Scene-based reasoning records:

·····

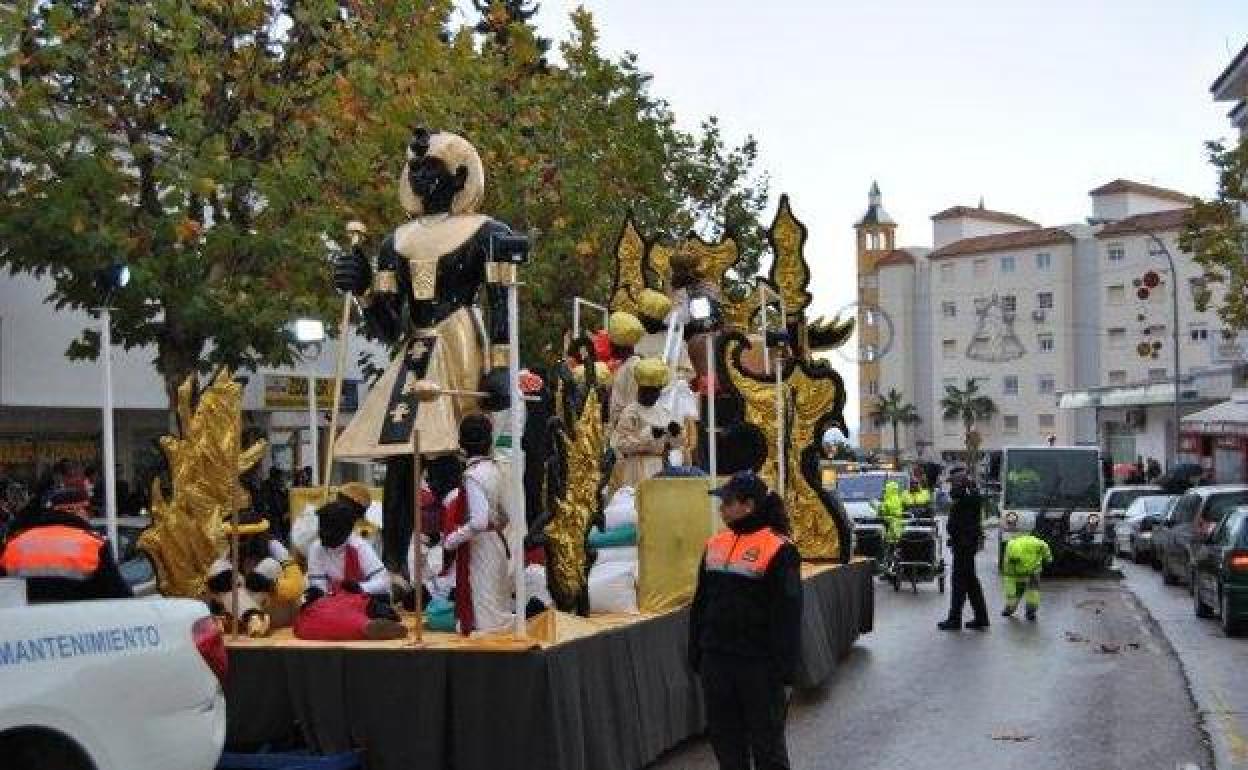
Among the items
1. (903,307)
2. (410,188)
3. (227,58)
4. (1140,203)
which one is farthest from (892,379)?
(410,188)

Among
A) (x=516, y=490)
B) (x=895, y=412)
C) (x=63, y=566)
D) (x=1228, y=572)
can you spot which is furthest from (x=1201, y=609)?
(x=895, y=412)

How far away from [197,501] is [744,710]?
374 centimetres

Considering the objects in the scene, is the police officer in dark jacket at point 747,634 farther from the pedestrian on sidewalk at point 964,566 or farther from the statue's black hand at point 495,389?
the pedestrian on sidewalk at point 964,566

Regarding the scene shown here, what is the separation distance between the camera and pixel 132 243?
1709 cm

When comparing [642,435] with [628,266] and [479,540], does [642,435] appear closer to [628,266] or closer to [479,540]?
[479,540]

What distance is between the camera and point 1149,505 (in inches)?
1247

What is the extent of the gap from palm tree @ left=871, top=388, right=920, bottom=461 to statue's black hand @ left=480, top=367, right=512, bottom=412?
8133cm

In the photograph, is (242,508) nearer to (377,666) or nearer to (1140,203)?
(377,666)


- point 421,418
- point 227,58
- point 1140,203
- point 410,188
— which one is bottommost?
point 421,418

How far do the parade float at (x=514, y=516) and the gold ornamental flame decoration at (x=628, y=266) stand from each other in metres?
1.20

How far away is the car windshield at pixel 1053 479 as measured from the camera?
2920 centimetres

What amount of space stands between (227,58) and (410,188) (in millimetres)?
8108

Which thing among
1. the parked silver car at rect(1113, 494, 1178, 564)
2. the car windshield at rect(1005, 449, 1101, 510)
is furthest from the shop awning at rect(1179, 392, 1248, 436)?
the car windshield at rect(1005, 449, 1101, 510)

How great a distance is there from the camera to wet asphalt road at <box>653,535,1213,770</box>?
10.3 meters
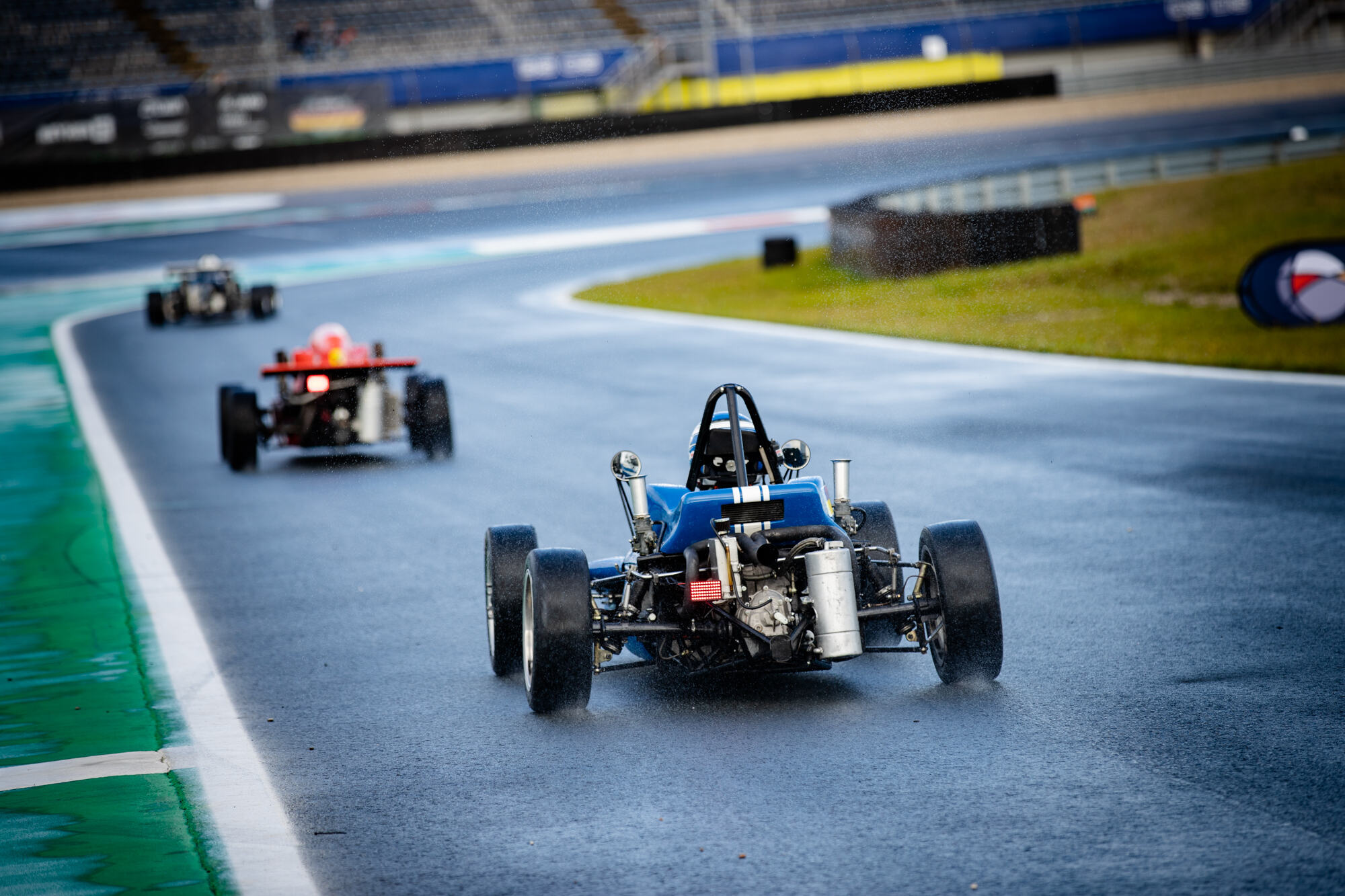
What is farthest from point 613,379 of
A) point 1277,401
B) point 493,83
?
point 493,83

·····

Quote all of the records above verbatim, leaving out the pictures.

In response:
Among the items
1. (903,307)
2. (410,188)
3. (227,58)
4. (1140,203)
which one is farthest from (892,379)?
(410,188)

Among
A) (x=516, y=490)
B) (x=895, y=412)
C) (x=63, y=566)
D) (x=1228, y=572)
can you spot which is furthest from (x=1201, y=609)?
(x=895, y=412)

How far away from [197,501] is [744,710]?
374 centimetres

Considering the objects in the scene, is the police officer in dark jacket at point 747,634 farther from the pedestrian on sidewalk at point 964,566 or farther from the statue's black hand at point 495,389?
the pedestrian on sidewalk at point 964,566

Regarding the scene shown here, what is the separation distance between the camera and pixel 132 243?
1709 cm

When comparing [642,435] with [628,266] and [479,540], does [642,435] appear closer to [628,266] or closer to [479,540]?
[479,540]

What distance is between the camera and point 1149,505 (in inches)?
1247

What is the extent of the gap from palm tree @ left=871, top=388, right=920, bottom=461 to statue's black hand @ left=480, top=367, right=512, bottom=412?
8133cm

In the photograph, is (242,508) nearer to (377,666) or nearer to (1140,203)?
(377,666)


- point 421,418
- point 227,58
- point 1140,203
- point 410,188
— which one is bottommost?
point 421,418

How far do the parade float at (x=514, y=516) and the gold ornamental flame decoration at (x=628, y=266) stand from each other in metres?
1.20

How far away is the car windshield at pixel 1053 479 as measured from the camera?
2920 centimetres

What amount of space stands between (227,58) and (410,188) (in millimetres)?
8108

Which thing among
1. the parked silver car at rect(1113, 494, 1178, 564)
2. the car windshield at rect(1005, 449, 1101, 510)
is furthest from the shop awning at rect(1179, 392, 1248, 436)?
the car windshield at rect(1005, 449, 1101, 510)

How great a distance is there from the camera to wet asphalt road at <box>653,535,1213,770</box>?
10.3 meters
What is farthest from point 613,379 of
A) point 1277,401
B) point 493,83
?
point 493,83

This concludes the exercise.